Shares of Core Lithium Ltd (ASX: CXO) are pushing 5% into the green on Tuesday and now trade at $1.465 apiece.
Today's jump extends gains for the lithium player and brings this year's return to almost 150%, amid a continued rally in the price of lithium.
Lithium carbonate now trades at A$120,047 per tonne, another all-time high. The battery material has now gained 95% year to date.
The chart below shows Core Lithium's performance (in black) against the broader S&P/ASX 300 Metals and Mining Index (ASX: XMM) which has slipped 5% in 2022 so far.
What's up with Core Lithium shares?
Core Lithium's upcoming offtake agreement with electric vehicle manufacturer Tesla has been in focus following the electric vehicle giant's recent quarterly earnings.
Core Lithium is one of three ASX-listed companies chosen by Tesla to help fulfil its enormous lithium supply requirements.
Whilst Tesla delivered a record 343,000 cars during the period, revenue was behind analyst expectations, and this has triggered questions on the demand situation looking ahead.
Core's deal with Tesla would see it produce spodumene concentrate for four years starting in 2023. As such, it represents a large opportunity for the company.
News of the agreement has been a major catalyst for the share's performance this year to date, alongside the price of lithium.
With prices of the battery metal still punching above record highs, momentum remains in Core's favour, particularly given the enthusiasm for renewables and battery technology.

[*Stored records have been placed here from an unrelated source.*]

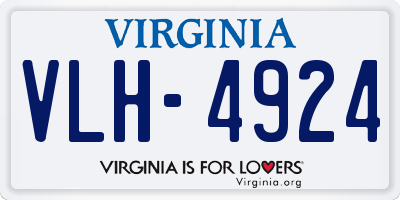 VA license plate VLH4924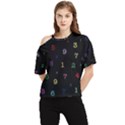 Numbers, Math, Keyboard One Shoulder Cut Out T-Shirt View1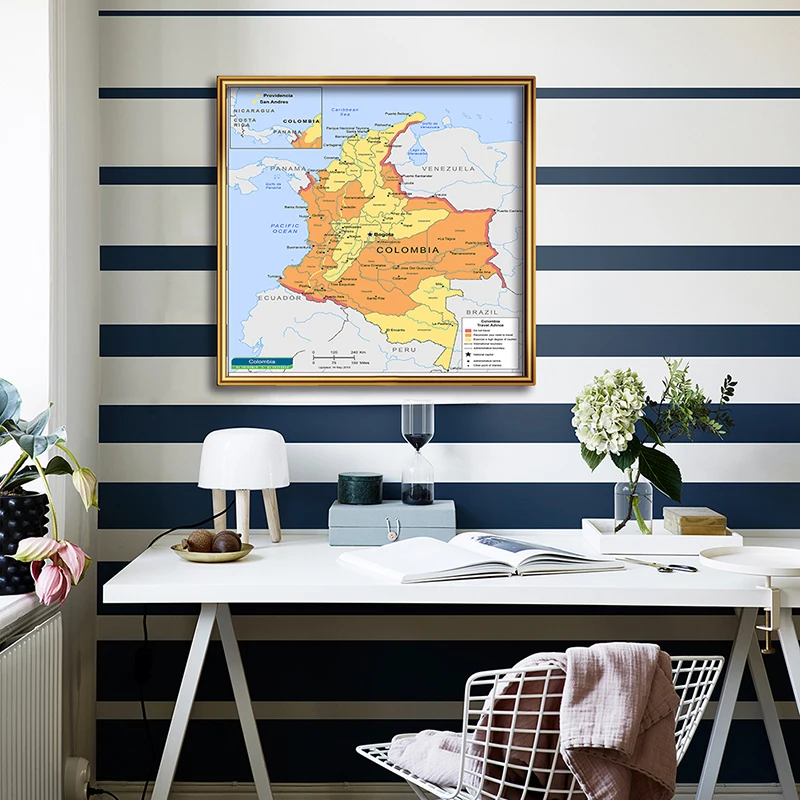 Em espanhol 60*60 cm colômbia mapa moderno arte da parede cartaz pintura da lona sala de estar decoração casa estudo suprimentos viagem presente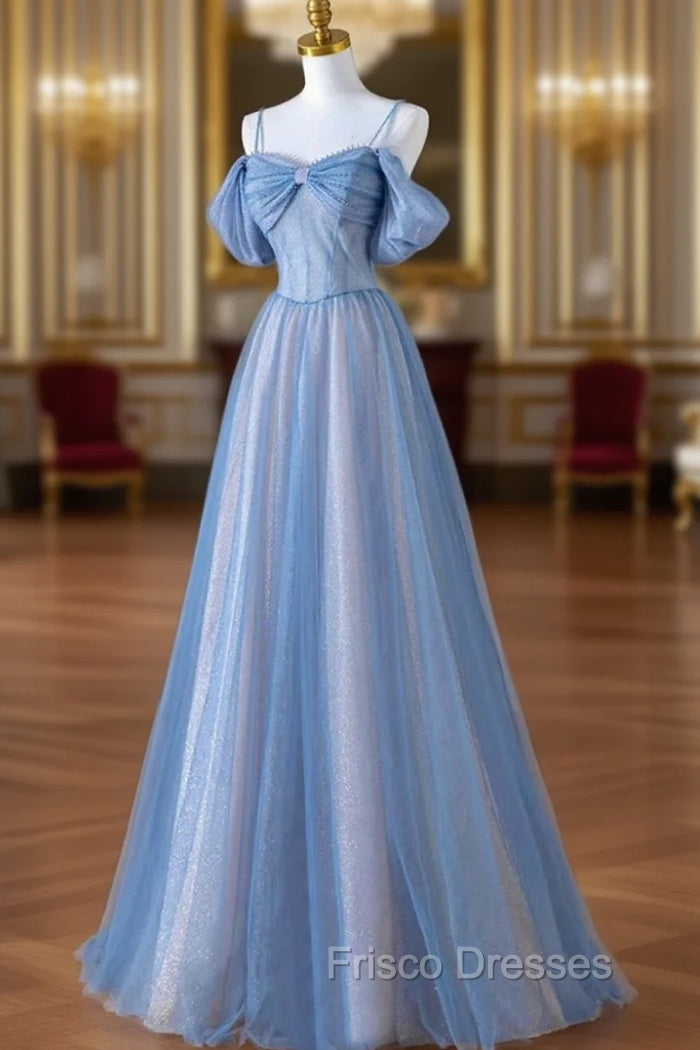 Blue Tulle Sequins Pearls Spaghetti Straps Formal Prom Dress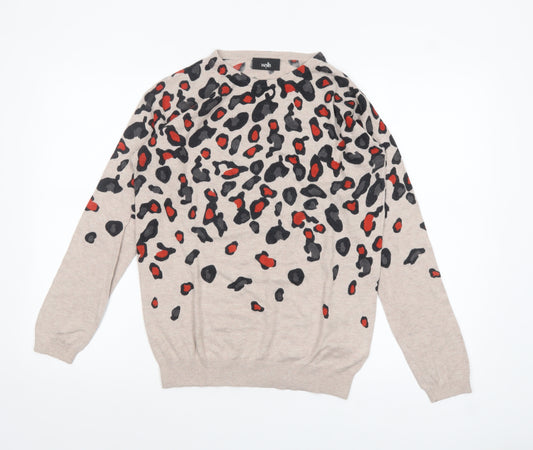 Wallis Women’s Beige Animal Print Pullover Jumper Size S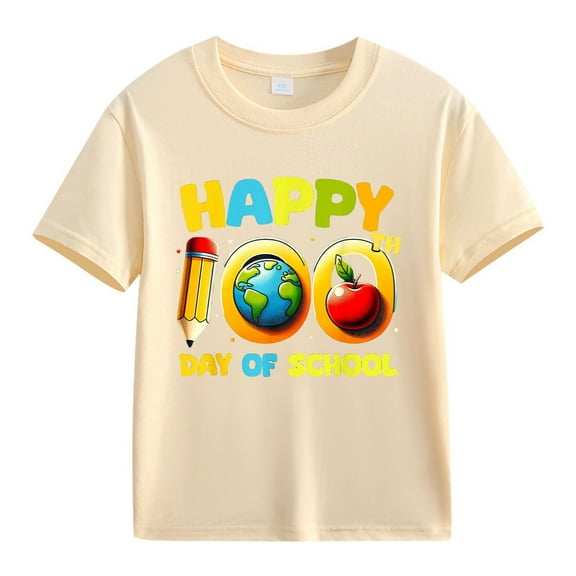 Ruyang 100 Days of School Shirt for Kids School T-Shirt Pencil with Fruit Kindergarten School Celebration Student Shirt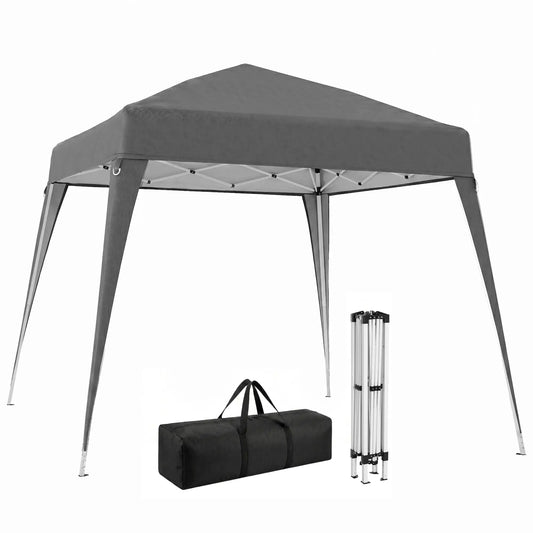 8' x 8' Pop Up Canopy, Outdoor Folding Tent, Portable with Bag, Grey Pop Up Canopies Grey at Gallery Canada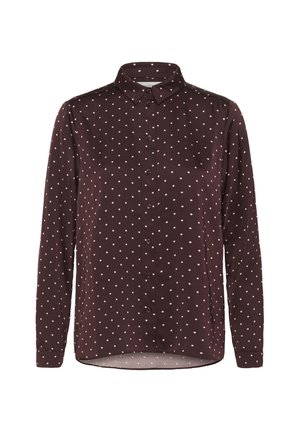 Sötétbarna, gombos hosszú ujjú ing, apró rózsaszín pöttyökkel, gallérral és finom vállrészletezéssel. Puha textúra.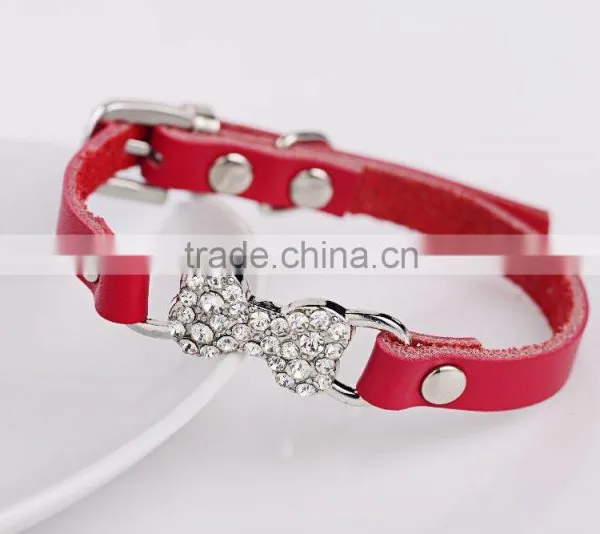 Wholesale Diamond Bone Leather Pet Collar Creative Dog Collars photo-5
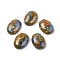 Assembled Synthetic Imperial Jasper and Lapis Lazuli Cabochons, Dyed, Oval, 25~25.5x18~18.5x7.2mm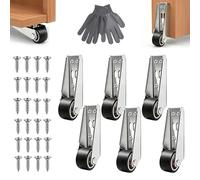 Vertical Track Roller Wheel, 110LBS Vertical Track Roller - Anti-Wobble Door Guide System, Heavy Duty Sliding Door Bottom Guide, Alloy Steel Rubber Wheels for Barn Doors Cabinets Gates (6pcs)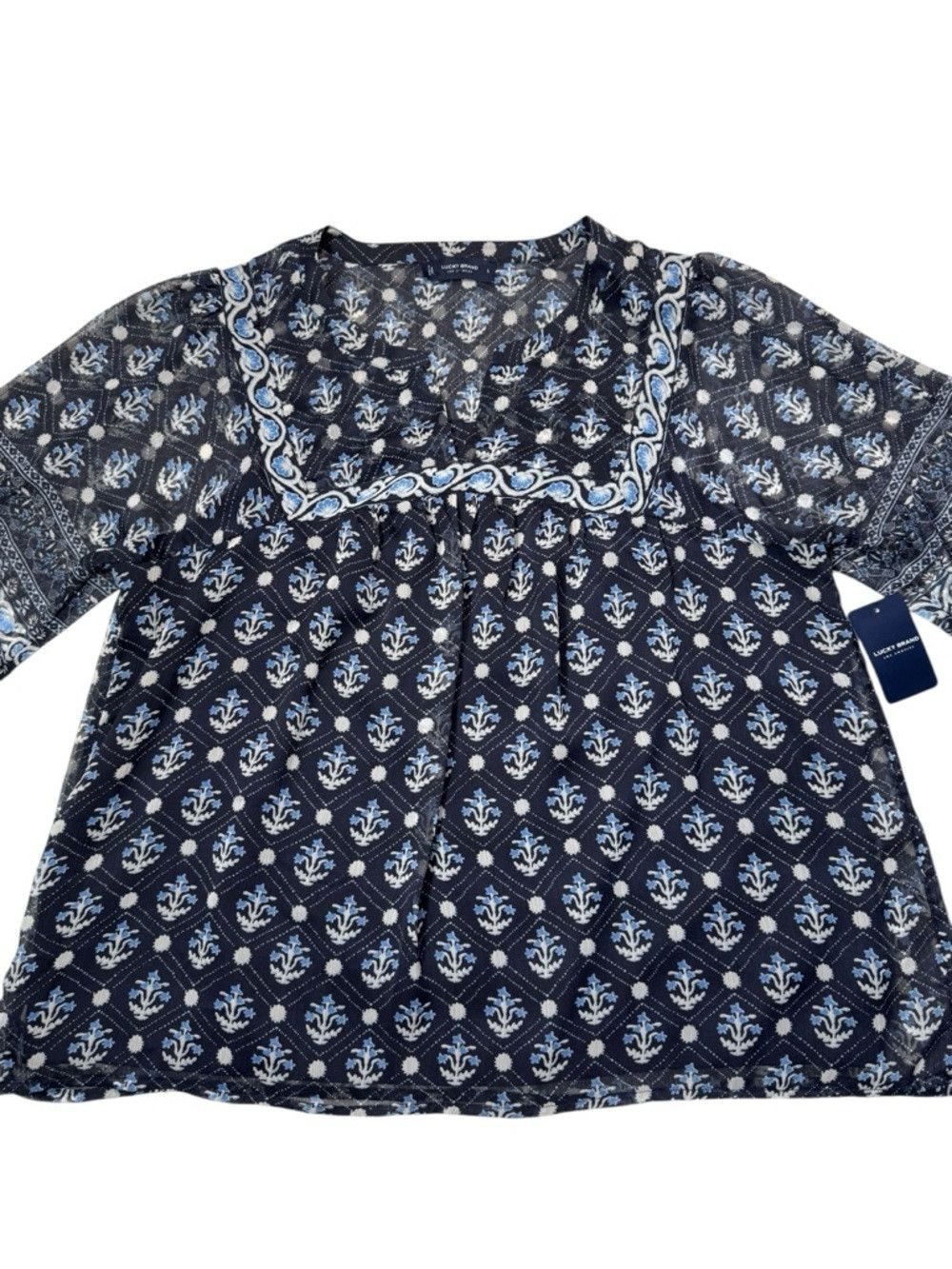Lucky Brand NWT New $89 Lucky Brand Long Sleeves Notch Neck Border Prin Size L / US 10 / IT 46 - 9 Thumbnail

It's also worth noting it was Tesla's revenue expectation that fell short, not the number of cars it delivered. In Tesla's case, it suggests demand is still robust.
Certainly, investors remain bullish on Core Lithium shares on Tuesday.
Trading volume has already hit 48% of the four-week trading average with 17.8 million shares exchanging hands in early trade.
Meanwhile, Core Lithium shares are up 157% in the past 12 months.